====== RECORDS SHOWN

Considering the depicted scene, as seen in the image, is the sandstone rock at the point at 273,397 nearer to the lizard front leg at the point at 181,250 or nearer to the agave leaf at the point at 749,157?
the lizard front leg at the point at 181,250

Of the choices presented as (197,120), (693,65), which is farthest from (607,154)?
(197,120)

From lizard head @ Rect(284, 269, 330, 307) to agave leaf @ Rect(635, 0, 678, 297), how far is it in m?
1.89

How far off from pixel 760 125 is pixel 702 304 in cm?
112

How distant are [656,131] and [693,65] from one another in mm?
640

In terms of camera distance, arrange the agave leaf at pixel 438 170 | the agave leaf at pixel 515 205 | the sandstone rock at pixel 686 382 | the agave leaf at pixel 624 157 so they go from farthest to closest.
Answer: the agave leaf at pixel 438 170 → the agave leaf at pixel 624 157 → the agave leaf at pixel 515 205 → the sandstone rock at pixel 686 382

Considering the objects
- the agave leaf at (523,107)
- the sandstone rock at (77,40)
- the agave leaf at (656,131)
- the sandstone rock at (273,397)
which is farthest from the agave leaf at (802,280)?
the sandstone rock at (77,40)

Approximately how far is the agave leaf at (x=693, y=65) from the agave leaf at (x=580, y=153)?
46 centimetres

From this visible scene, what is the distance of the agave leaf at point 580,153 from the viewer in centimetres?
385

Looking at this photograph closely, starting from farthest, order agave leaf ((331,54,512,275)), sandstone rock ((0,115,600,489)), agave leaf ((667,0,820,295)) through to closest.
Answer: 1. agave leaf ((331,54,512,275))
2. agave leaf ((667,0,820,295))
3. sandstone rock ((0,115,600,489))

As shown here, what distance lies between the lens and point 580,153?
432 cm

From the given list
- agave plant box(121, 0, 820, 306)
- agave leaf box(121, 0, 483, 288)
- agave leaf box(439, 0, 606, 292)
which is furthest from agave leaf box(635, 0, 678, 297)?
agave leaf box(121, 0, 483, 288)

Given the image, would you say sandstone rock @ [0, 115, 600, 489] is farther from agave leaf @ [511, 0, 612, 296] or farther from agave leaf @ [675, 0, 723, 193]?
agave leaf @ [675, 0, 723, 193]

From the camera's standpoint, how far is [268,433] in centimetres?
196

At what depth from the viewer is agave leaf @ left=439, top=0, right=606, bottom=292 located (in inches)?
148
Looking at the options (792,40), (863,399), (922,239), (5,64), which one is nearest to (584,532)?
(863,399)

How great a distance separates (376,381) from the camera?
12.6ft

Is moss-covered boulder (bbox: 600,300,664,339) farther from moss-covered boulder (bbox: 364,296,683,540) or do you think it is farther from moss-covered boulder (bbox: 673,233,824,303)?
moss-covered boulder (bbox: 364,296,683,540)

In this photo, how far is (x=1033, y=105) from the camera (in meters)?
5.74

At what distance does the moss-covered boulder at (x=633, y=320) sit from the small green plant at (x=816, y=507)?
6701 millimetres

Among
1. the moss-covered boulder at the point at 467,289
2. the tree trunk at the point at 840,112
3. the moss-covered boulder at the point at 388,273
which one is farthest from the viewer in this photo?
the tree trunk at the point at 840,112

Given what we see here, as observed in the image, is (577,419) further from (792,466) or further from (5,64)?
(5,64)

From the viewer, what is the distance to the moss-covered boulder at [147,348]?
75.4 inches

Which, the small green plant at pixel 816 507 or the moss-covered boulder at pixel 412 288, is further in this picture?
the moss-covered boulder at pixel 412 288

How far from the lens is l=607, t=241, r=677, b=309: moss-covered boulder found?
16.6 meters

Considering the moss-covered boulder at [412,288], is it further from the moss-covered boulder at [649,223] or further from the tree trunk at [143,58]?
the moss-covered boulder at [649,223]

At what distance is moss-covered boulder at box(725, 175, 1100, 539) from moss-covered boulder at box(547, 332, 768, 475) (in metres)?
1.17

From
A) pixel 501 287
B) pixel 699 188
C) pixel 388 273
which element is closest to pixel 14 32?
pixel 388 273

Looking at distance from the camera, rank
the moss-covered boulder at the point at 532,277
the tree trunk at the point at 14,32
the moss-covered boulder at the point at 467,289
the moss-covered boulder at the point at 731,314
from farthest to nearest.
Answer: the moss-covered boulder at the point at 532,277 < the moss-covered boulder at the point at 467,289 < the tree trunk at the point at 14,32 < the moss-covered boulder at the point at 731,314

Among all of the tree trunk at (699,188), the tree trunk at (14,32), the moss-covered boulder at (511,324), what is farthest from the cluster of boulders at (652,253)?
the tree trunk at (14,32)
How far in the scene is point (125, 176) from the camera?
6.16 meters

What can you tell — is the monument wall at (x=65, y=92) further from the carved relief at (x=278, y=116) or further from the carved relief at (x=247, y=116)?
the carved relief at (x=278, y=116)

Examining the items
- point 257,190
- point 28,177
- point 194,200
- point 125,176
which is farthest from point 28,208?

============

• YOUR TASK:
Please copy out the material word for word, starting at the line that contains "How far off" and ending at the line that contains "Answer: the agave", with both of those lines included.

• CORRECT RESPONSE:
How far off from pixel 760 125 is pixel 702 304 in cm?
112

How distant are [656,131] and [693,65] from one another in mm?
640

In terms of camera distance, arrange the agave leaf at pixel 438 170 | the agave leaf at pixel 515 205 | the sandstone rock at pixel 686 382 | the agave leaf at pixel 624 157 so they go from farthest to closest.
Answer: the agave leaf at pixel 438 170 → the agave leaf at pixel 624 157 → the agave leaf at pixel 515 205 → the sandstone rock at pixel 686 382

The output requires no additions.